Exercise goal ▸ Give every line of the data below as a numbered list without blank lines, and leave the pictures out of your answer.

Input data ▸
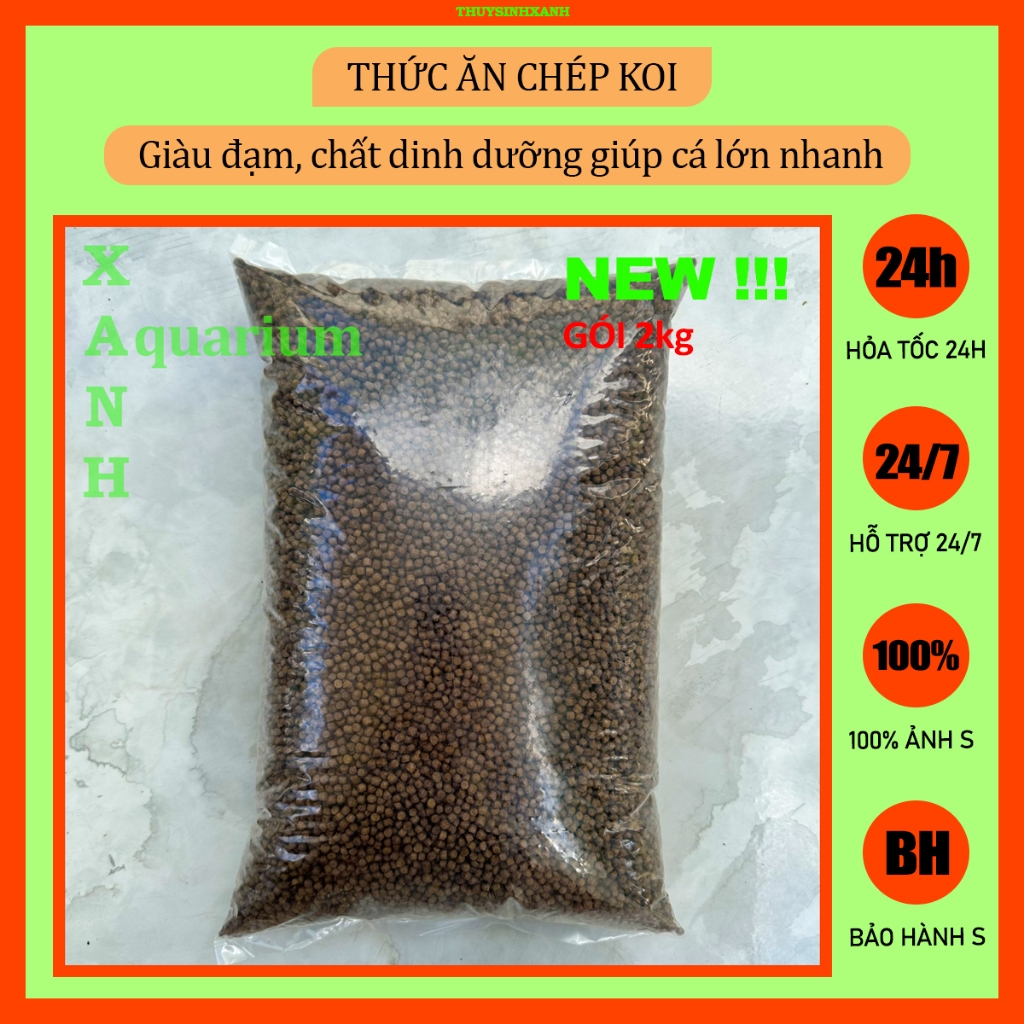 Thức ăn cá ba đuôi, chép cảnh 2kg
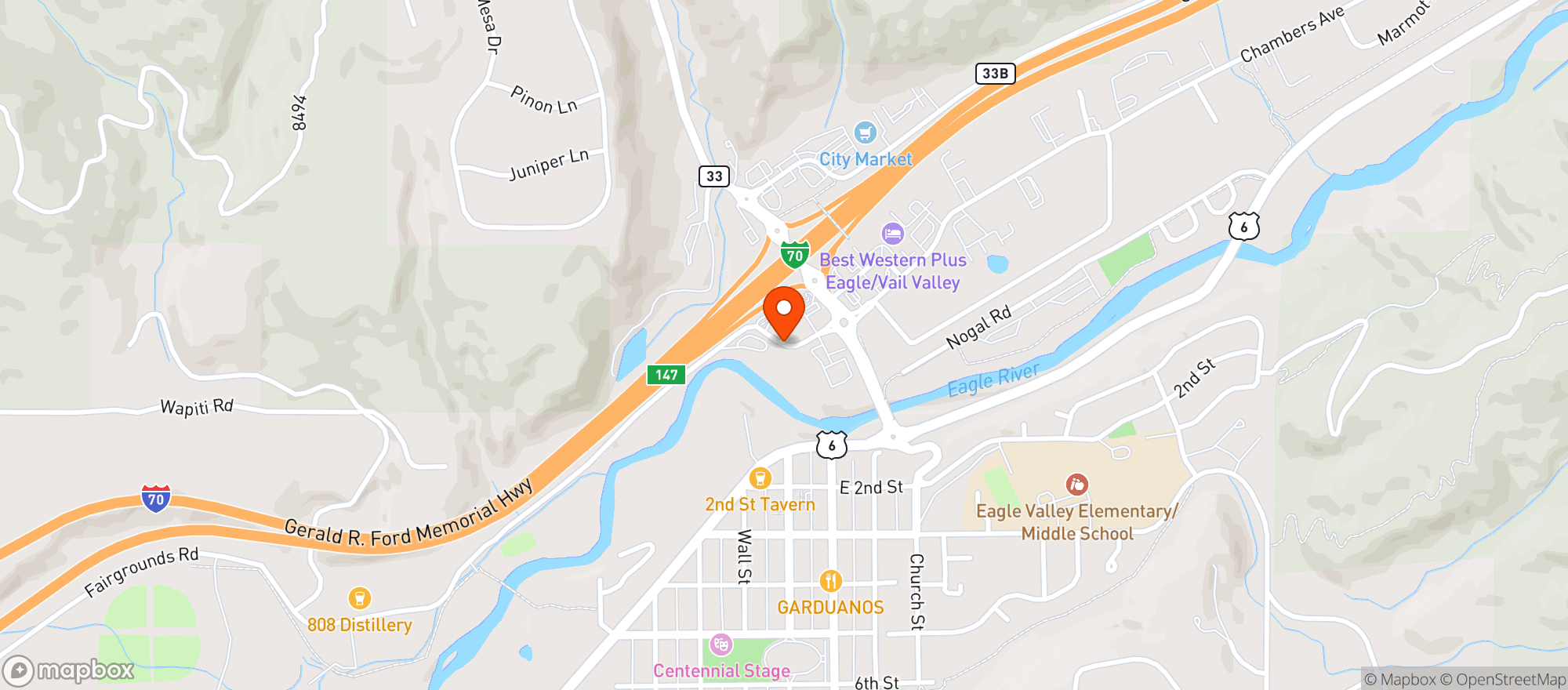 Map showing Sweet Water Liquors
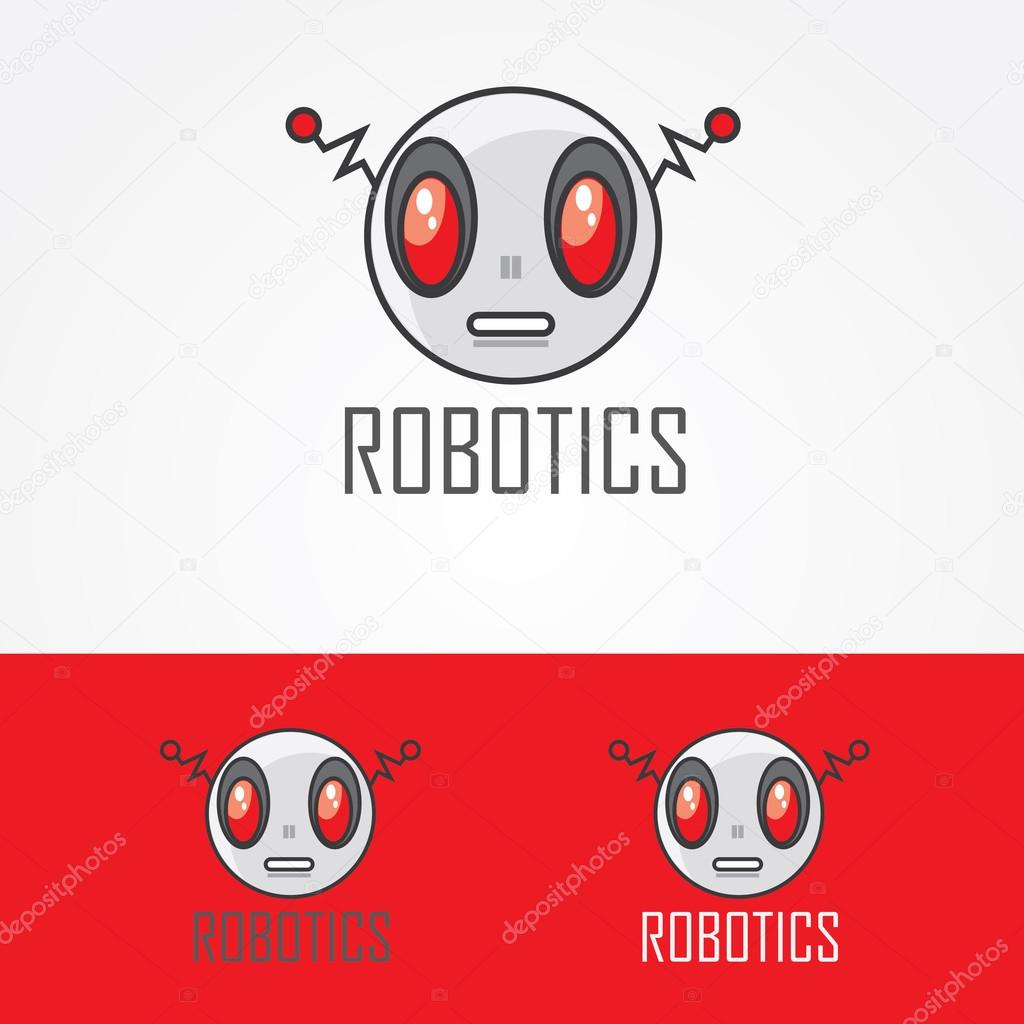 Robotics logo design element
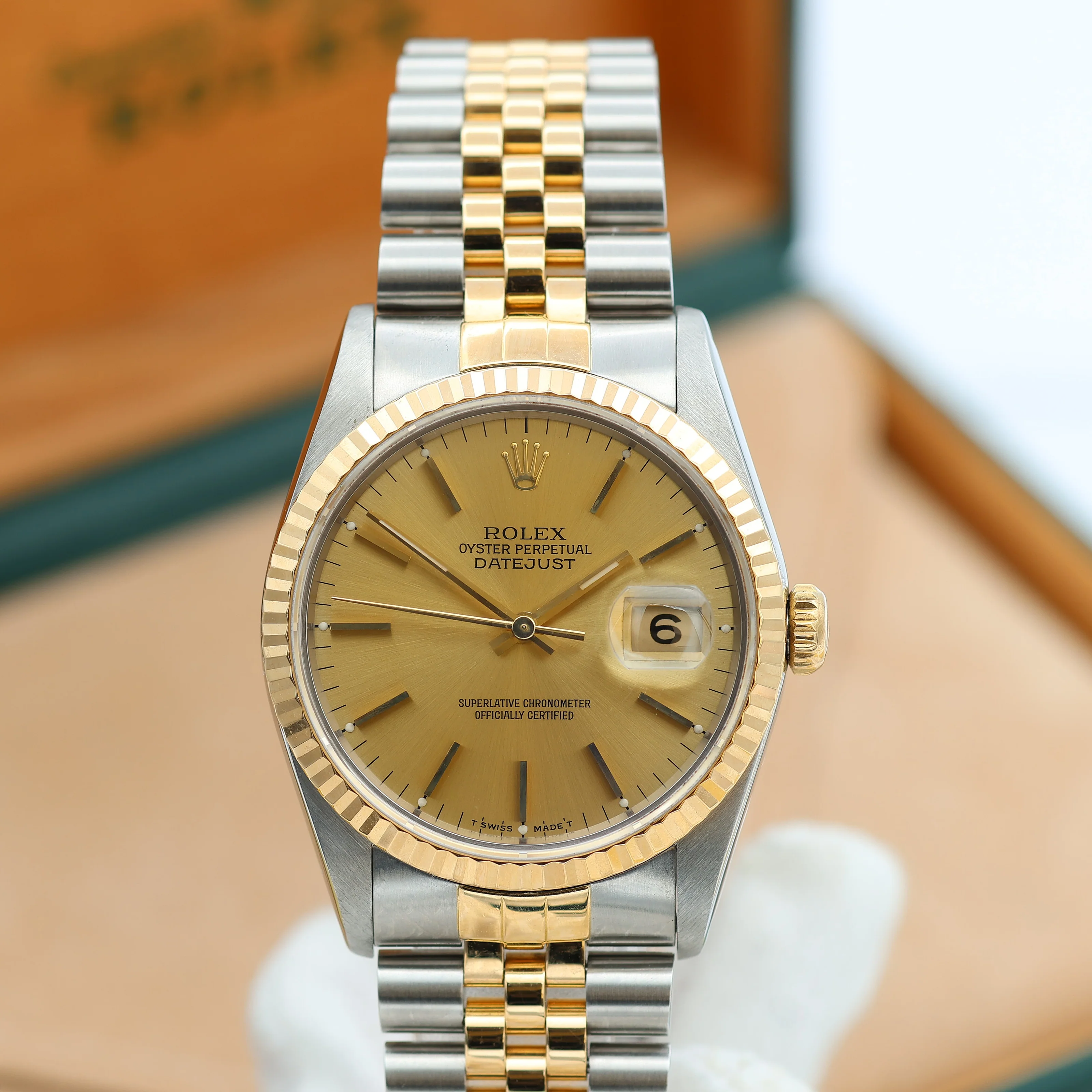 Rolex Datejust 36 ref. 16233 Champagne dial - Jubilee Bracelet - Image 4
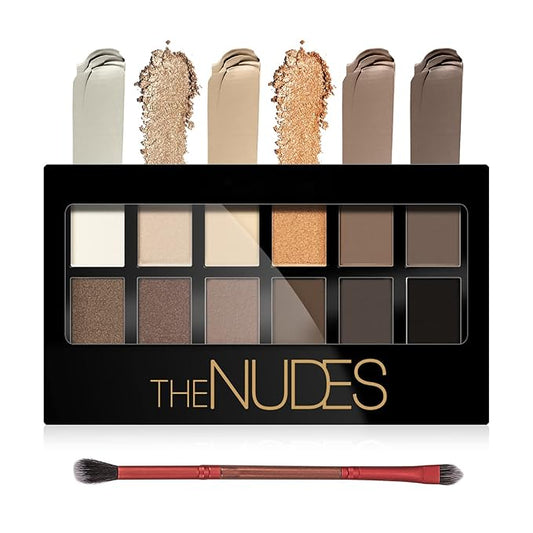 Naked Eyeshadow Palette, 12 Natural Nude Colors Longwearing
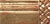 Finial Company Reeded Wood Pole (Bronze with Gold)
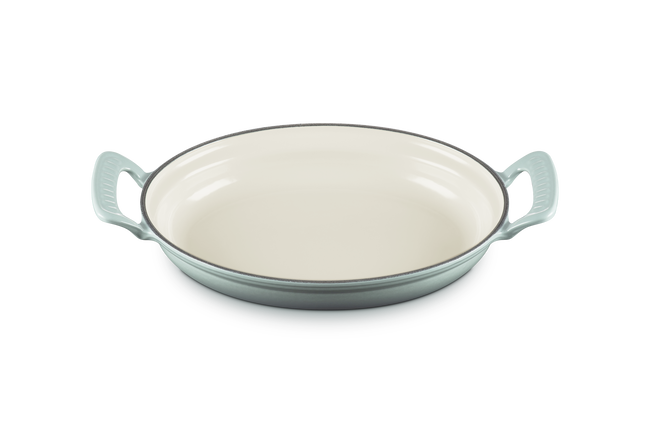 Le Creuset Cast Iron Modern Heritage Oval Casserole Baker 28cm Sea SaltSea Salt image number 2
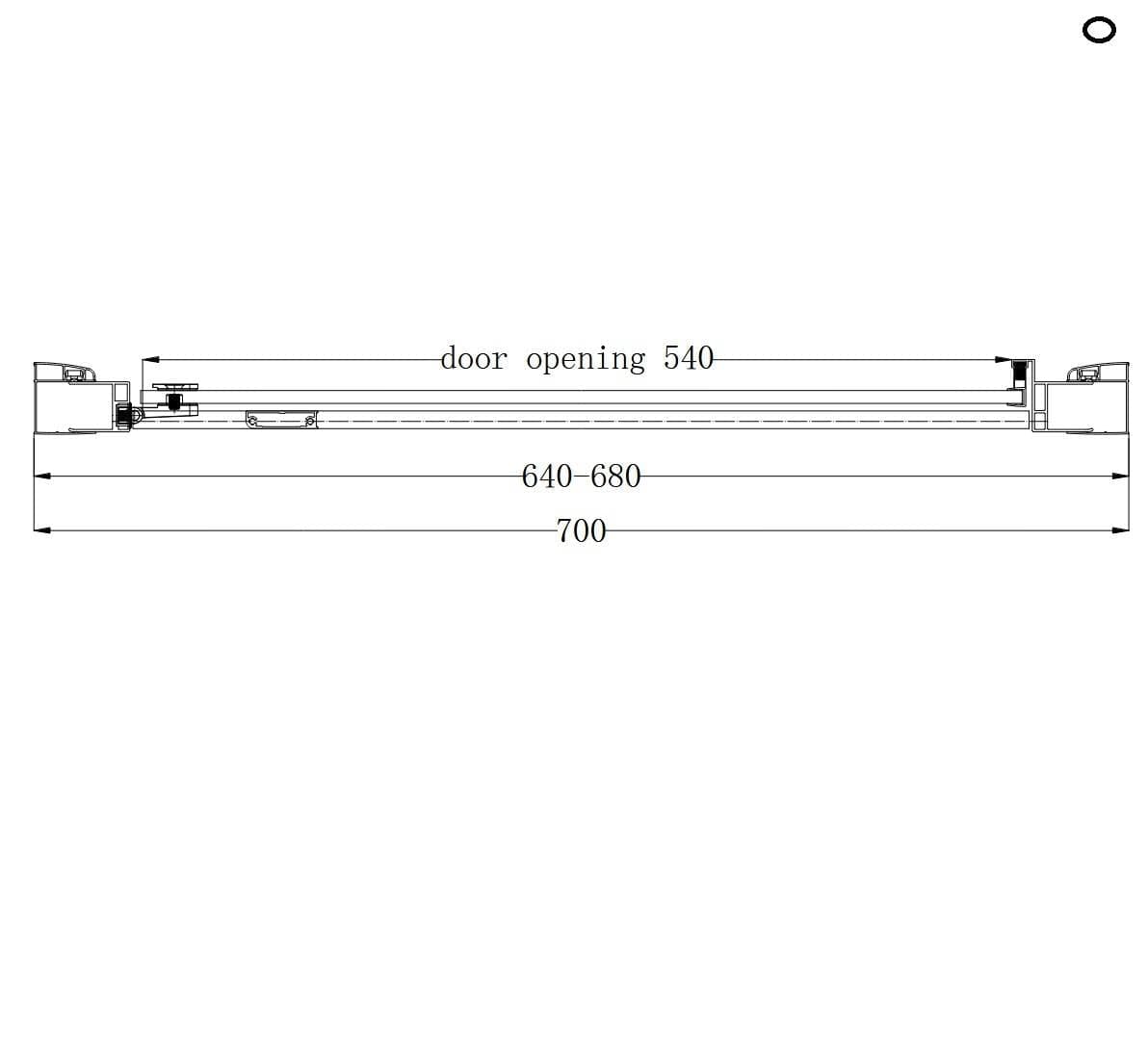 Eastbrook Hinged Shower Door Eastbrook Corniche 2000 8mm Hinged Shower Door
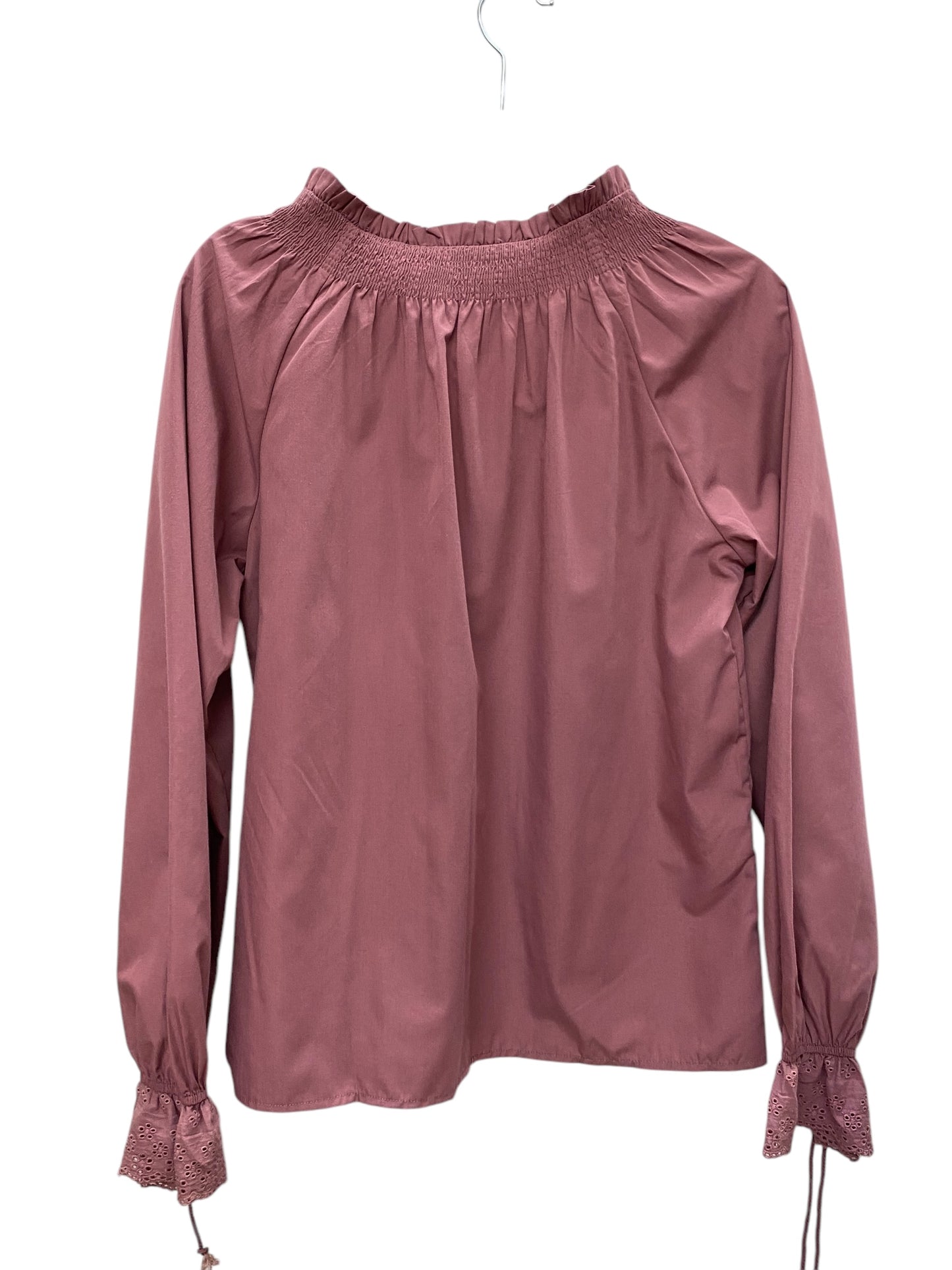 Top Long Sleeve By Listicle In Pink, Size: S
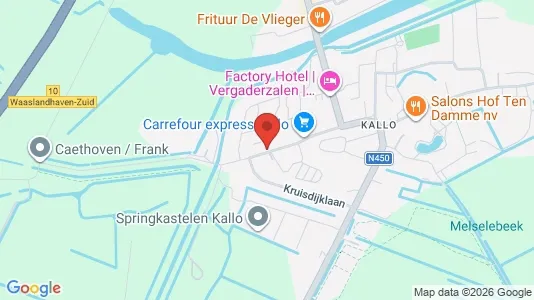 Apartments for rent i Beveren - kort over placeringen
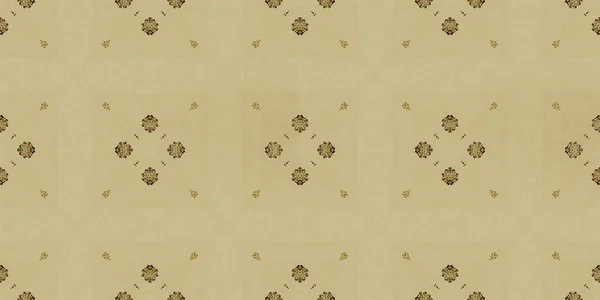 Bege Floral Print Turco Geométrico Flor Ouro Gold American Floral — Fotografia de Stock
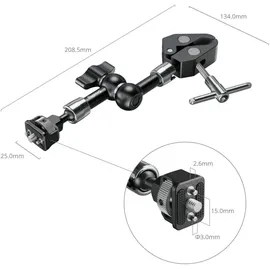 SmallRig Magic Arm with Crab-Shaped Clamp (7")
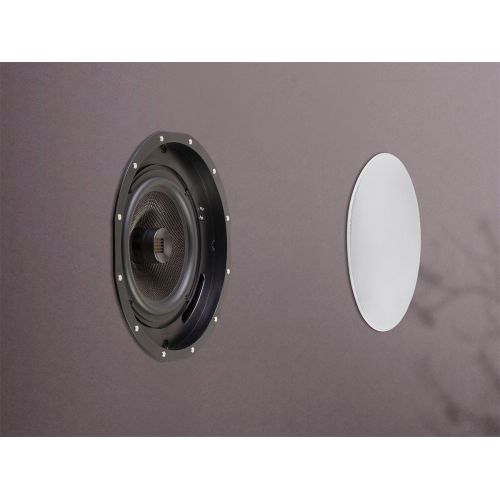  Monoprice Amber Ceiling Speakers 8-inch 2-Way Carbon Fiber with Ribbon Tweeter (Pair)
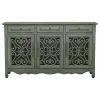 CoasterEssence 950357 Madeline - 3-Drawer Scrollwork Accent Cabinet - Antique Green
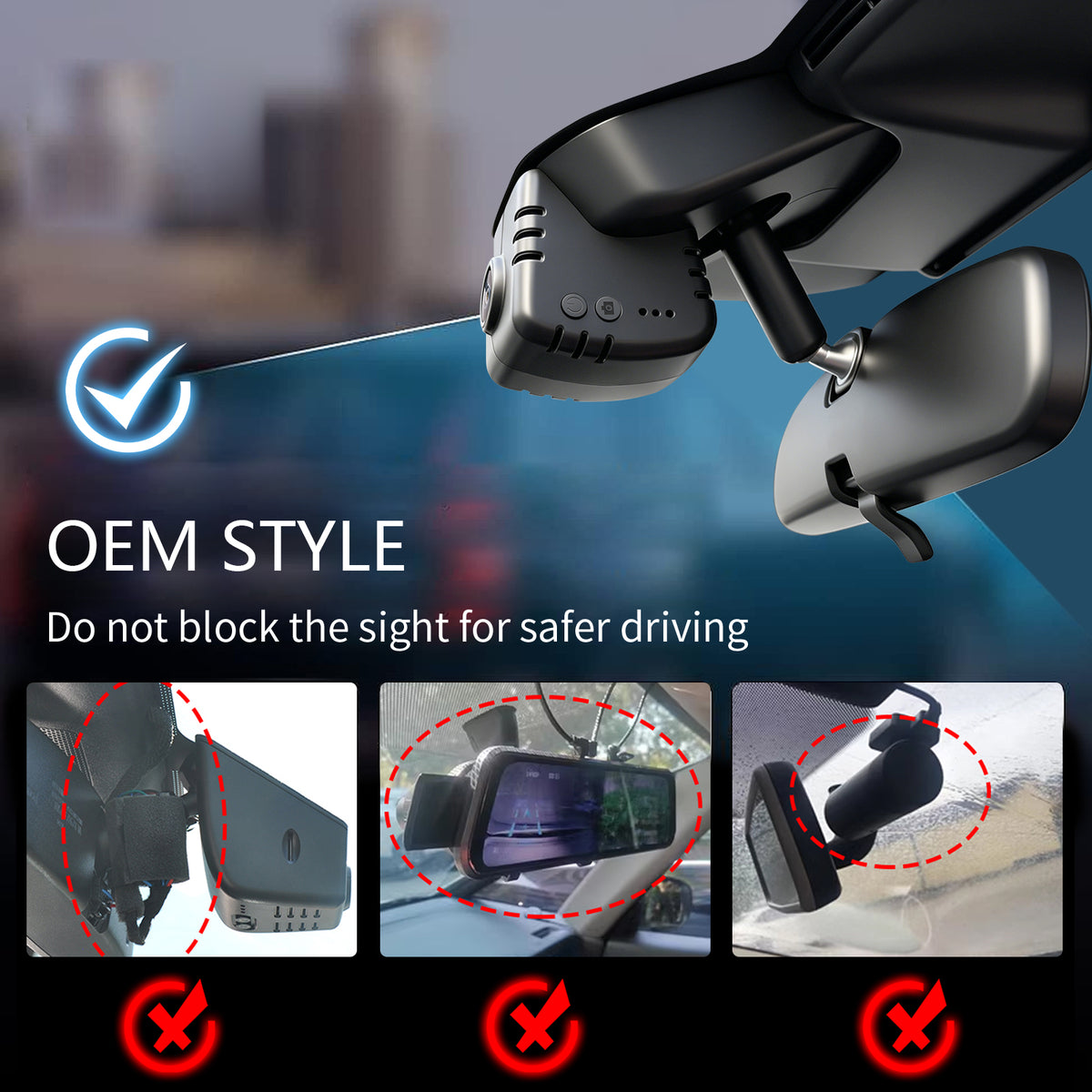Mangoal Dash Cam for Toyota All-New Gen6 RAV4 2026 (Model C)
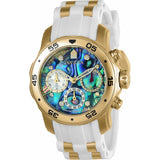 Invicta Men's Pro Diver Chronograph Blue Abalone Dial Mens Watch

Reply ▸
1.  Thức ăn cá ba đuôi, chép cảnh 2kg
2.  Map showing Sweet Water Liquors
3.  Robotics logo design element
4.  Rolex Datejust 36 ref. 16233 Champagne dial - Jubilee Bracelet - Image 4
5.  Naked Eyeshadow Palette, 12 Natural Nude Colors Longwearing
6.  Finial Company Reeded Wood Pole (Bronze with Gold)
7.  Le Creuset Cast Iron Modern Heritage Oval Casserole Baker 28cm Sea SaltSea Salt image number 2
8.  Eastbrook Hinged Shower Door Eastbrook Corniche 2000 8mm Hinged Shower Door
9.  Top Long Sleeve By Listicle In Pink, Size: S
10.  Apartments for rent i Beveren - kort over placeringen
11.  Bege Floral Print Turco Geométrico Flor Ouro Gold American Floral — Fotografia de Stock
12.  SmallRig Magic Arm with Crab-Shaped Clamp (7")
13.   Monoprice Amber Ceiling Speakers 8-inch 2-Way Carbon Fiber with Ribbon Tweeter (Pair)
14.  CoasterEssence 950357 Madeline - 3-Drawer Scrollwork Accent Cabinet - Antique Green
15. Mangoal Dash Cam for Toyota All-New Gen6 RAV4 2026 (Model C)
16.  Invicta Men's Pro Diver Chronograph Blue Abalone Dial Mens Watch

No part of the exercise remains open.